Public Servant: Former city officer working with home incarceration

Not everyone convicted of crimes in Clark County’s courtrooms spends their sentences in the county jail.

At any given time, there can be up to 20 people serving their sentences at home with an ankle monitor and a GPS system making sure they stay within the confines of the property.

Clark County created its own program in 2011 and presently employs two officers to supervise, monitor and make required home visits for those in the program.

Of the two, retired Winchester Police officer Tony Kirk joined the program in 2016 as the second officer with Steve Noble. Kirk started his career in law enforcement while working in Memphis, Tennessee, more than two decades ago.

“I was a service manager for GTE in Memphis,” he said. “Our security was run by the Memphis Police Department. One of the majors would sit in my office and tell me I should be a police officer because I had an officer’s mentality.”

As GTE went through restructuring and downsizings, Kirk decided to make a career change. After working a few years around Memphis, Kirk decided to return home to Clark County.

“I wanted to come home,” he said. “If I was going to put my life on the line, I wanted to do that in the county.”

Kirk started at the Clark County Sheriff’s Office in 1999  but transitioned to the Winchester Police Department after about two years. He retired from the department and spent a couple years working as a substitute teacher and football coach before joining the home incarceration program in 2016, he said.

HIC, he said, is another tool for district court judges to use in sentencing people while accruing less cost to the county.

“It gives a low-risk offender the opportunity to serve their time at home,” he said. “It’s a cost savings to the county and is seen as a a tool by judges for people to serve their sentences.”

Those on home incarceration pay a $9 daily fee, he said, which he said was about 25 percent of what it costs to house a prisoner in the jail for one day. Lately, those fees have been waived in restitution or child support cases as long as the defendant is making their required payments, he said.

On average, a person will spend about two weeks on the monitor, he said, though it has stretched for months or ended after a couple days.

“We average about 20 people right now,” Kirk said. “We’ve had as many as 40. It depends on how the flow is going in court at the time.

“Sometimes there is a waiting list. The (Clark County) Fiscal Court set a limit at 20 for budgetary reasons.”

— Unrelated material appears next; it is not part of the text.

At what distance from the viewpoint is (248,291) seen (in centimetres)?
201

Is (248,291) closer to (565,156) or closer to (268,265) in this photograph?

The job requires monitoring everyone in the system, though technology will alert Noble and Kirk if a person exceeds the boundary. Some are approved for work release, he said, and that is taken into account. Other violations can lead to more legal issues for the defendant.

“There’s a lot of court time,” he said. “If a judge puts one on (home incarceration), we can put them on immediately.

“We’re another arrow in the quivver of the judge, county attorney and defense attorneys to get (defendants) through the system. We want to do what’s right for the citizens of Clark County and the officers. It’s definitely a balancing act at times.”